Metode dilusi dibagi menjadi 2 yaitu metode dilusi cair dan metode dilusi padat. Metode dilusi yang
digunakan pada praktikum yaitu dilusi cair. Metode dilusi cair dilakukan dengan membuat seri pengenceran
agen antimiroba pada medium cair Nutrient Broth yang ditambahkan dengan mikroba uji. Sedangkan
metode mikrodilusi adalah menggunakan media cair Nutrient Broth dengan wellplate steril yang terdiri atas
12 kolom dan 8 baris (A-H). pada mikro dilusi volume sampel yang digunakan sedikit karena menggunakan
skala mikro. Prinsipnya sama dengan metode dilusi jadi tiap wellplate dianggap sebagai tabung namun
dalam skala mikro sehingga dalam pengerjaannya harus lebih teliti dengan menggunakan mikropipet.
Sementara metode dilusi dibutuhkan volume sampel yang banyak.
Pada pengujian metode dilusi Pertama disiapkan 5 tabung steril, media cair (Nutrient Broth),
antibiotic dan suspense bakteri. Pada tabung pertama dituang media cair 9ml ke masing-masing tabung .
pada tabung 1(konsentrasi 1000ppm), ditambahkan Antibiotik 1 ml dan 100l suspensi bakteri lalu
dihomegenkan dengan vortex lalu diambil 1 ml dimasukan ke tabung 2 ((konsentrasi 100ppm), lau dari
tabung ke-2 diambil 1 ml dimasukan ke tabung 3 (konsentrasi 10 ppm), dari tabung ke-3 diambil 1 ml
dimasukan ke dalam tabung 4(konsentrasi 1 ppm ). Pada tabung ke-5 ditambahkan Antibiotik kloramfenikol.
Setiap pencampuran selalu dihomgenkan setelahnya dengan menggunakan vortex kemudian semua tabung
di masukan ke dalam incubator dan diinkubasi selama 1x24 jam pada suhu 37c untuk menumbuh
kembangkan bakteri pada media dan keesokan harinya diamati kekeruhannya dengan cara mengocok
tabung lalu diamati dan dicatat datanya. Untuk perlakuan terhadap antibiotic kloramfenikol pun sama
dengan prosedur diatas.
Berdasarkan data pengamatan dari kedua antibiotic kloramfenikol dan tetrasiklin diperoleh hasil
bahwa kekeruhan terjadi pada tabung 2,3dan 4 dimana konsentrasinya secara berturut-turut 100, 10 dan 1
ppm. Sedangkan pada control negative (tabung 5) dan tabung 1 (1000ppm) jernih. Sehingga konsentrasi
hambat minimum kedua antibiotic tersebut pada konsentrasi 1000ppm.

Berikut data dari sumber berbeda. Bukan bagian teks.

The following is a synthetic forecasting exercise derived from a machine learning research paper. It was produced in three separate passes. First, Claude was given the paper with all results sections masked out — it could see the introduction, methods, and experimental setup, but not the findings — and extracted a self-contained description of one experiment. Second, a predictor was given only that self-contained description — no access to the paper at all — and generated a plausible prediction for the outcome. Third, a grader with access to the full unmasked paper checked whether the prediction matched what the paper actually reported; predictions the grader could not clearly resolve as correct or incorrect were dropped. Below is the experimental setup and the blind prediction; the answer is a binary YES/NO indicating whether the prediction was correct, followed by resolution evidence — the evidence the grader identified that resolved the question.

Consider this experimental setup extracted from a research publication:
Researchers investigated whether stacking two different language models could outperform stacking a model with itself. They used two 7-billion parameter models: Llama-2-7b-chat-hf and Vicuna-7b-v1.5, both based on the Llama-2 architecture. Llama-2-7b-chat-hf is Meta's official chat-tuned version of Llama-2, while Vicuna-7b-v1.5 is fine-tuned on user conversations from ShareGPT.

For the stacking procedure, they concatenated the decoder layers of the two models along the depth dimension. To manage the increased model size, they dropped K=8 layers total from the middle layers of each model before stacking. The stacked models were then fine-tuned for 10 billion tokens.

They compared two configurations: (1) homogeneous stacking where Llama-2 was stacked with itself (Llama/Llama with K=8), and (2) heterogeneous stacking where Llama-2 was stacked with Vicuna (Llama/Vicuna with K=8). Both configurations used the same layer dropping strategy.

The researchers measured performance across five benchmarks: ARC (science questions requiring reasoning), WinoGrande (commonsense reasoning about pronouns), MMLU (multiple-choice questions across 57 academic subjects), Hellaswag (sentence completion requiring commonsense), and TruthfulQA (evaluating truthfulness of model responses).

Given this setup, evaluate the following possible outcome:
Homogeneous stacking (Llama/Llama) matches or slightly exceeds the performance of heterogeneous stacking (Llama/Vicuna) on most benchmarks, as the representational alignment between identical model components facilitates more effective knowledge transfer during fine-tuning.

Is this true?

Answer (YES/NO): NO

Pada pengujian metode mikrodilusi yang pertama dilakukan adalah disiapkan wellplate steril
(terdiri atas 12 kolom dan 8 baris ), media cair Natrium Broth (NB), Antibiotik. Suspense bakteri dan
mikropipet. Disiapkan NB 10 ml dalam tabung steril kemudian dipipet 100l ke tiap wellplate pada
kolom 1 (control negative). Pada kolom 2 dimasukan 100 l media ditambah bakteri (control positif).